• [Written exercise]
Rewrite the records from the line containing "A) the tree trunk at (x=381, y=88)" through the end of the records, changing "white sign on stake" to "white sign on a stake" and leaving everything else unchanged.

• [Dataset extract]
┏━━
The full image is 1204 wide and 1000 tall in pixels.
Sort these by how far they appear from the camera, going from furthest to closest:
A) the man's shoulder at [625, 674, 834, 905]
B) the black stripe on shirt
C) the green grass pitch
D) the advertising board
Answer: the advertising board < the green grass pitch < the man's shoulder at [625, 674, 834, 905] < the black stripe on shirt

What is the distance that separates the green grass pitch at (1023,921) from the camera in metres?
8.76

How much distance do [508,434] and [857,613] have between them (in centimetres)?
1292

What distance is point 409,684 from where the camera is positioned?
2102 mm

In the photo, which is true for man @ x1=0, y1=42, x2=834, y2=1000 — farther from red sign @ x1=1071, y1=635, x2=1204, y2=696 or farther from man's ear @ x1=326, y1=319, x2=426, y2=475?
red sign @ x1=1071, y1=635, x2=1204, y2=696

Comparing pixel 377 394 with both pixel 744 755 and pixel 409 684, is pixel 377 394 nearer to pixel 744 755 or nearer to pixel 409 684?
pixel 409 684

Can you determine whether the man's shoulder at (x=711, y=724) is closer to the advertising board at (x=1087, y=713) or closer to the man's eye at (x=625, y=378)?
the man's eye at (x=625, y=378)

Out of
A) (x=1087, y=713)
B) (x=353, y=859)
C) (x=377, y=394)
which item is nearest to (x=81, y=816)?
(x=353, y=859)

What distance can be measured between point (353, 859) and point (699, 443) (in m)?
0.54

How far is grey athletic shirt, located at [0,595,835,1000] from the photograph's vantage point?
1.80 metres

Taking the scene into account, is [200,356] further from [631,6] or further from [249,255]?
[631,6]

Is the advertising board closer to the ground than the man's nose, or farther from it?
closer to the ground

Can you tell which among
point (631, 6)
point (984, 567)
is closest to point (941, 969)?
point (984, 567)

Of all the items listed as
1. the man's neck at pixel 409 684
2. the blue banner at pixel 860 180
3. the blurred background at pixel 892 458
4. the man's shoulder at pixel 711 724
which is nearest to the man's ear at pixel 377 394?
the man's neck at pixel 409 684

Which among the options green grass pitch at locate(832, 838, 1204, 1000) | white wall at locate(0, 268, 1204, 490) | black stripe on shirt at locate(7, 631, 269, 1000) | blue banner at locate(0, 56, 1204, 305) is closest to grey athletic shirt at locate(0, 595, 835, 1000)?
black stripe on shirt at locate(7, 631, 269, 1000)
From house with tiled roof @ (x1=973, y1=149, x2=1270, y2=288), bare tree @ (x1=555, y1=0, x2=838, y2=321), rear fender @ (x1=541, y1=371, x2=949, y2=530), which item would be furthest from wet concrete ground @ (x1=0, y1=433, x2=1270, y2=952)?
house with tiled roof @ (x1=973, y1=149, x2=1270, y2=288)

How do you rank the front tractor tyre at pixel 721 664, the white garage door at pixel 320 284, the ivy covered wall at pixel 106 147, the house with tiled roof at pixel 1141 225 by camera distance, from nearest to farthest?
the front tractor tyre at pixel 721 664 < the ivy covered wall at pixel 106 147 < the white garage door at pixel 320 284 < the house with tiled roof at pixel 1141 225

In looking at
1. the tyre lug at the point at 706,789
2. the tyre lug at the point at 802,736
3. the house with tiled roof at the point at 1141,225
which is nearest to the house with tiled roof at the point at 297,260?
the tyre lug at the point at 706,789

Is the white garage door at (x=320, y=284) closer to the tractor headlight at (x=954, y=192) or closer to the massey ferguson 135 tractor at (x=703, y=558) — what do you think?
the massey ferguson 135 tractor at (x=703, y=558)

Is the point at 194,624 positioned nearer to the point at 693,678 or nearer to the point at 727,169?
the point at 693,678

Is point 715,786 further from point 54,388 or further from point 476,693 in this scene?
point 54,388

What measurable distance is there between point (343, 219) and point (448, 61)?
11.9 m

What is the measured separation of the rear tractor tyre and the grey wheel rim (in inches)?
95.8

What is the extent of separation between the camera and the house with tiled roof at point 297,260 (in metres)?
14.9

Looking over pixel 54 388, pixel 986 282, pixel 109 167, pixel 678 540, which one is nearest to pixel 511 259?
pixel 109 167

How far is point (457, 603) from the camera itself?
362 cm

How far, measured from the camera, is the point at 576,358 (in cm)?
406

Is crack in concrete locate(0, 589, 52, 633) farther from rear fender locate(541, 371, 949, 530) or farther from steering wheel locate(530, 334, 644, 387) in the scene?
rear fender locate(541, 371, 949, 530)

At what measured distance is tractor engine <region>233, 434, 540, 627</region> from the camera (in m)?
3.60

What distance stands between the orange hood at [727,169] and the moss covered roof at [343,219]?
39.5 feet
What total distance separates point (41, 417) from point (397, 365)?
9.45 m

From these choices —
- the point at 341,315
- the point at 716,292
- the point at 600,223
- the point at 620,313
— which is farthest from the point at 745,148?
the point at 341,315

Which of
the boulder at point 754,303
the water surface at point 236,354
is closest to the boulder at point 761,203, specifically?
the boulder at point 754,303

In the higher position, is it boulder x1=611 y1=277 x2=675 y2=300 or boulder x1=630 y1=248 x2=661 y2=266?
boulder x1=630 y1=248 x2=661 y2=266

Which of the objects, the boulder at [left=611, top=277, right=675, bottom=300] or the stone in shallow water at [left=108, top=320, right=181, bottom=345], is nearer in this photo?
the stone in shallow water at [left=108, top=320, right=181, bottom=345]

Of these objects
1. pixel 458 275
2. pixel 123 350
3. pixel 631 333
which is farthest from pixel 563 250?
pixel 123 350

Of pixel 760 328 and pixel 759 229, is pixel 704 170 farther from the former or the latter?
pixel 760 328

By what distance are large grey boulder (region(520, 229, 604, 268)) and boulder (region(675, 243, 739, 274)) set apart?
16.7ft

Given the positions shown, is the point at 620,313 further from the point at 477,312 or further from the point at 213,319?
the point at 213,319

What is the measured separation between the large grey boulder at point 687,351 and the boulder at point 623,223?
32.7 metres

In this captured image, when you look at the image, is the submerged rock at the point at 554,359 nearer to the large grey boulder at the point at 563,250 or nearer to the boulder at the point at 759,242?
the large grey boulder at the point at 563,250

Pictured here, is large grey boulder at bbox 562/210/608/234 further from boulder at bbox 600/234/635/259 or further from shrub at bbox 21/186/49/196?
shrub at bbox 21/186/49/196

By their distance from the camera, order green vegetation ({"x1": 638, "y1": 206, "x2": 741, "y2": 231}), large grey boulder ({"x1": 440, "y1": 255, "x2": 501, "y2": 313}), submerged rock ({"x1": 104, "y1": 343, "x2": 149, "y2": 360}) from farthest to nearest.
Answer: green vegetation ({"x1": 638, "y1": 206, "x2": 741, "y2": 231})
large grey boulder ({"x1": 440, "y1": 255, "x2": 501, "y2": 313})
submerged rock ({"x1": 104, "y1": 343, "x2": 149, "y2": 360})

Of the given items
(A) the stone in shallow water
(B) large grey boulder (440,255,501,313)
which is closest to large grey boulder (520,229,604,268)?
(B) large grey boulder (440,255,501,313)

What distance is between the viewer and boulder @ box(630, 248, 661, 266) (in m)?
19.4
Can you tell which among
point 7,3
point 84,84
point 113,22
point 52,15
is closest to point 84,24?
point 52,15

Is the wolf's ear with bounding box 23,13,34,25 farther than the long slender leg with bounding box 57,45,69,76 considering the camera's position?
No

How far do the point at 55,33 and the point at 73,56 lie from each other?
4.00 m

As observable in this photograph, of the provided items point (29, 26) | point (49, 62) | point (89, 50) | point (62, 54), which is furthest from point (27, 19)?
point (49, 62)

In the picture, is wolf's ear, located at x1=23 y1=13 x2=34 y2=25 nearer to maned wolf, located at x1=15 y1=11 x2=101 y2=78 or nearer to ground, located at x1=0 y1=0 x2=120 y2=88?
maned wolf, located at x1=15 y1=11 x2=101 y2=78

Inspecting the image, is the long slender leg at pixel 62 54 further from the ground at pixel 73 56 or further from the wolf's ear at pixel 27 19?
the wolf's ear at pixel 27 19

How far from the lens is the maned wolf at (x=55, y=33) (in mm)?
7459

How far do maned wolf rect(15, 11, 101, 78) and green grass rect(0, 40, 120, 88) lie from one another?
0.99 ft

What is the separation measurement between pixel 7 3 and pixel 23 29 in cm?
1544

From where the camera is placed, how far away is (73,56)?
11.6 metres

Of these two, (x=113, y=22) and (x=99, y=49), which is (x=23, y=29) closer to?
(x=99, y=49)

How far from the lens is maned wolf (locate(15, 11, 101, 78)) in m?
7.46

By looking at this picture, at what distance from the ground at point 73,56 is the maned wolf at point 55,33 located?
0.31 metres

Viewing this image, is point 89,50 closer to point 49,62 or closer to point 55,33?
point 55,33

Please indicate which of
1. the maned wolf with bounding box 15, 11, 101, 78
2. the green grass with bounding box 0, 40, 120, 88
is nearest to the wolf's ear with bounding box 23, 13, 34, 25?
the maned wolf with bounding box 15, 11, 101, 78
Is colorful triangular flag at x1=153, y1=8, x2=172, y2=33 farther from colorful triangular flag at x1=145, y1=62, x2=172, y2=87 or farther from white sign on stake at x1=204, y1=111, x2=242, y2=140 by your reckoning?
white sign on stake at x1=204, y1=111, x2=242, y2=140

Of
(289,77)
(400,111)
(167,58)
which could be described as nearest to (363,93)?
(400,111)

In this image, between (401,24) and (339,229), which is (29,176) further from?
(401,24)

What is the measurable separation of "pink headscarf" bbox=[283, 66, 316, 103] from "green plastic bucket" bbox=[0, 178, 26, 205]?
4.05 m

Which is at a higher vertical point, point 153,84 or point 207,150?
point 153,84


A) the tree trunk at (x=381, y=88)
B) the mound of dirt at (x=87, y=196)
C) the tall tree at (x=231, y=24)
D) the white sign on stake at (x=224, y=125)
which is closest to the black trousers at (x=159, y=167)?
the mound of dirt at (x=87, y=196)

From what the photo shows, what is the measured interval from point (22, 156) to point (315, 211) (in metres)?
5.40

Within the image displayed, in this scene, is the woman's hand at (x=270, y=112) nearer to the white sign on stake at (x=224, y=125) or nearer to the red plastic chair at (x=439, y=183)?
┗━━
• [Task response]
A) the tree trunk at (x=381, y=88)
B) the mound of dirt at (x=87, y=196)
C) the tall tree at (x=231, y=24)
D) the white sign on a stake at (x=224, y=125)
which is closest to the black trousers at (x=159, y=167)?
the mound of dirt at (x=87, y=196)

From what the photo shows, what is the measured interval from point (22, 156) to point (315, 211) (in metres)?
5.40

Within the image displayed, in this scene, is the woman's hand at (x=270, y=112) nearer to the white sign on a stake at (x=224, y=125) or nearer to the red plastic chair at (x=439, y=183)?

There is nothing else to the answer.